> Passage provided
BEGIN
Jordan said the bigger tax-cut bill on Brownback’s desk would provide the quickest burst of economic growth in the state, but he said it would require lawmakers to cut hundreds of millions from the state budget next year.
He said the alternative plan that he and Brownback prefer would also grow the economy – just not as fast.
“I really think this is a budget decision,” he said. “If you want to come in next year and face a significant budget situation – or do you want to kind of move this out over the years and kind of mitigate that.”
What’s fast enough?
House Republicans voiced a variety of views on both proposals.
“If we really believe there’s going to be an impact on the economy, why wouldn’t we want more tax relief rather than less tax relief?” asked Rep. Pete DeGraaf, R-Mulvane.
Rep. Jana Goodman. R-Leavenworth, said she’s skeptical of the economic growth projections.
“Predicting the future, if anyone could do it, they’d be really rich,” she said. “I would take this with a grain of salt.”
Rep. Owen Donohoe, R-Shawnee, said the debate between the two tax plans comes down to philosophy on tax cuts.
“Does the governor actually believe in what he’s been talking about or doesn’t he?” Donohoe said emphatically to Jordan. “The tax plan that we gave him he said was good. You sit here and say, ‘The more you can cut, the more you reduce taxes, the better we are.’ Correct? What’s the problem?”
Jordan said that’s correct. He said he can’t speak for the governor, but it’s a budget decision.
END
> Assigned task 1
Using the passage on the tax-cut debate, answer each question below.
(a) According to Jordan, what would the bigger tax-cut bill require lawmakers to do next year?
(b) Who asked why lawmakers wouldn't want more tax relief rather than less?
(c) What did Rep. Jana Goodman say she is skeptical of?
> Assigned task 2
Copy the passage on the tax-cut debate word for word between "What’s fast enough?" and "Pete DeGraaf, R-Mulvane.", inclusive.

> Records
BEGIN
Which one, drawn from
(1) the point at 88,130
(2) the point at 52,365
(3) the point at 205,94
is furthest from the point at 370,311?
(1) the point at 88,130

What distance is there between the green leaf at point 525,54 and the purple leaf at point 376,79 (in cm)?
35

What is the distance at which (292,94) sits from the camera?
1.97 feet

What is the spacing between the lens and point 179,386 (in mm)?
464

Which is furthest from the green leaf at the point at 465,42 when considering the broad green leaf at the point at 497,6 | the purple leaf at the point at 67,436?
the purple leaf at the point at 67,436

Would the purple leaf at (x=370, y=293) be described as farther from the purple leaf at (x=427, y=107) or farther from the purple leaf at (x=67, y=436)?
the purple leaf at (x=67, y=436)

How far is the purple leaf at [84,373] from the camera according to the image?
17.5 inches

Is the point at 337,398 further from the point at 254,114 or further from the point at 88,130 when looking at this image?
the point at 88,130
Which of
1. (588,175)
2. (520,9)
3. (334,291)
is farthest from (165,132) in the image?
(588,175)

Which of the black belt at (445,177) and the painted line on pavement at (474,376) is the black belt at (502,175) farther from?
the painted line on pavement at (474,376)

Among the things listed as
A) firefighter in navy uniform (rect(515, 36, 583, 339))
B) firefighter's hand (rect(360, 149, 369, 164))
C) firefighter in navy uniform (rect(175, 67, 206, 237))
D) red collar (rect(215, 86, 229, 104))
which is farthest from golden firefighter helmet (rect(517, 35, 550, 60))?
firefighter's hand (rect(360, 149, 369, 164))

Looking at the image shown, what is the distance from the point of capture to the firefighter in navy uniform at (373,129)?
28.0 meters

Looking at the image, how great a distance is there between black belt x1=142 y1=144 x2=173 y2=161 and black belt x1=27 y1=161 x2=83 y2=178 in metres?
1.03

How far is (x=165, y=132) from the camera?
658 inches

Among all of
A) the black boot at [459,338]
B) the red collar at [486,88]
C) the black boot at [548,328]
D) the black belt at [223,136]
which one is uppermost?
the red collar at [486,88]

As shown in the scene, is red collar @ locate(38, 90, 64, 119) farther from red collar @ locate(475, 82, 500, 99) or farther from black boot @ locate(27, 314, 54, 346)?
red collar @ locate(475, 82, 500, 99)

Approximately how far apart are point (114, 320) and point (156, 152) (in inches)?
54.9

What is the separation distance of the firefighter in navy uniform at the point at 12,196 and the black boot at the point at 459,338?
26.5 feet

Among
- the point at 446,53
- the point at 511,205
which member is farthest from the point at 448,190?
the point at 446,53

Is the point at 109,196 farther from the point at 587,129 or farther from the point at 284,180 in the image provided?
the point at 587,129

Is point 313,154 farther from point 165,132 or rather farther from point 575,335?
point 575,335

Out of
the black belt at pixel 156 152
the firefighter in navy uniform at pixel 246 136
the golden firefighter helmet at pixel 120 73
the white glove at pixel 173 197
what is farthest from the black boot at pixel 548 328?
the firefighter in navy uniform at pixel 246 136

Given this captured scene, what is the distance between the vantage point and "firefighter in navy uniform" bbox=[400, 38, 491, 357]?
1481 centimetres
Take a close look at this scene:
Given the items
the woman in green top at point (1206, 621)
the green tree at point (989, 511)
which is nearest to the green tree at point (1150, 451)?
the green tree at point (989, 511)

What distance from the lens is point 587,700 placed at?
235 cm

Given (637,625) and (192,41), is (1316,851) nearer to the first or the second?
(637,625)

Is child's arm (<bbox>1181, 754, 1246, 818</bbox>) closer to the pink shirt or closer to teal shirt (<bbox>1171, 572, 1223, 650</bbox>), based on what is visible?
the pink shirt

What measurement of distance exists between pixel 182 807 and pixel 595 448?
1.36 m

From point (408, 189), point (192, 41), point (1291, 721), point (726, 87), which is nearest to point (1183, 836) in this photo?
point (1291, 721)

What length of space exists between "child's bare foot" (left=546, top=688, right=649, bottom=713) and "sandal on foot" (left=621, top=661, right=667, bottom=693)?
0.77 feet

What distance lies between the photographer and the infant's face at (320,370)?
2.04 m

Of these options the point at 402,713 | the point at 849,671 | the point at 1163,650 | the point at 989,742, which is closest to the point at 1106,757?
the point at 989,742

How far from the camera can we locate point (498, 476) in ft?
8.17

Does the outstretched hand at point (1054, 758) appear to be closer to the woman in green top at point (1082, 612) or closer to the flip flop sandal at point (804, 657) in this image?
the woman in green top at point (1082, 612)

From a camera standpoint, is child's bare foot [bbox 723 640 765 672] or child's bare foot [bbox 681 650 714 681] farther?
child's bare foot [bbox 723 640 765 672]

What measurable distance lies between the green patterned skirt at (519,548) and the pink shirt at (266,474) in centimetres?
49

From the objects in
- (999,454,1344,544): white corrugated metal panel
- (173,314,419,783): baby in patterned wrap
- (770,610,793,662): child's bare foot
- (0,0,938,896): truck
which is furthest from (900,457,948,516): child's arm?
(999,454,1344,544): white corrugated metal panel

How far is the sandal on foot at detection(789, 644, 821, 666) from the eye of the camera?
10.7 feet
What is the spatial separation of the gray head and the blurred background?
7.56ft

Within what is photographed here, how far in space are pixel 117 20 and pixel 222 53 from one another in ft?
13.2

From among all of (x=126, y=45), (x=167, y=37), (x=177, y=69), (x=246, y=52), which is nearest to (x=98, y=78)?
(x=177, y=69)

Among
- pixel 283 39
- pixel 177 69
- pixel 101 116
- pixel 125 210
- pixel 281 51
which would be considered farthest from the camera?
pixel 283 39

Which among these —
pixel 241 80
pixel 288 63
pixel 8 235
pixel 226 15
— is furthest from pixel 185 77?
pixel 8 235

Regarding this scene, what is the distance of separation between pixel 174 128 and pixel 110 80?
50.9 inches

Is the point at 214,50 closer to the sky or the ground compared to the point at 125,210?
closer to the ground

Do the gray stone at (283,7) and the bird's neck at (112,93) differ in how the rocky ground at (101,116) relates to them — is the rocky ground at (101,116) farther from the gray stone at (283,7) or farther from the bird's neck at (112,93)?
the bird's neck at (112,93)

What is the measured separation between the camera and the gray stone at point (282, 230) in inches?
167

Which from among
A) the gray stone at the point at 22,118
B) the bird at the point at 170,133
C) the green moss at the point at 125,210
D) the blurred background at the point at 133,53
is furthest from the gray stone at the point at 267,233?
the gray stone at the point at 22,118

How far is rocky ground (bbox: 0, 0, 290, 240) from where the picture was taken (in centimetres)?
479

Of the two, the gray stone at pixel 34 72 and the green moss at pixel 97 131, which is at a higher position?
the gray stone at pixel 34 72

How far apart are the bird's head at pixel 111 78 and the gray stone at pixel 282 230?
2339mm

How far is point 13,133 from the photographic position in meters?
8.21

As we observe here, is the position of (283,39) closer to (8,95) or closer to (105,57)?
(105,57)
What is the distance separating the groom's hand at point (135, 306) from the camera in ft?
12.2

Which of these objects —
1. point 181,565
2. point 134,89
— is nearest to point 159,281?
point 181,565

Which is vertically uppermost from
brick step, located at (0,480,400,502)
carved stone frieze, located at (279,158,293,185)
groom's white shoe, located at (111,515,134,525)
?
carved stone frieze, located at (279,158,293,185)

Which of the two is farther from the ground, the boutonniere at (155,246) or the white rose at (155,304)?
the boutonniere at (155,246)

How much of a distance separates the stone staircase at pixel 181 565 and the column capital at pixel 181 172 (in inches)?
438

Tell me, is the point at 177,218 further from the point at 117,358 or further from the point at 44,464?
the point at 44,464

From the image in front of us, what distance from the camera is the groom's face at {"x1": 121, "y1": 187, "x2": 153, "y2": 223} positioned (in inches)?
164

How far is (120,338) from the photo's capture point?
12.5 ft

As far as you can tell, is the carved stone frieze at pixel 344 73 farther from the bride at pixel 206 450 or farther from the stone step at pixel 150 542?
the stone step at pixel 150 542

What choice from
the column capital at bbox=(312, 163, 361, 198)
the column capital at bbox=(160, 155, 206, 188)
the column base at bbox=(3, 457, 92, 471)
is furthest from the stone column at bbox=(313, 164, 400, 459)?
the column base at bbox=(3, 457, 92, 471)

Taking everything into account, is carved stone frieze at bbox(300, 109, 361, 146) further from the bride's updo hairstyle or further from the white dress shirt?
END
> Expected output 1
(a) Cut hundreds of millions from the state budget.
(b) Rep. Pete DeGraaf, R-Mulvane.
(c) The economic growth projections.

> Expected output 2
What’s fast enough?
House Republicans voiced a variety of views on both proposals.
“If we really believe there’s going to be an impact on the economy, why wouldn’t we want more tax relief rather than less tax relief?” asked Rep. Pete DeGraaf, R-Mulvane.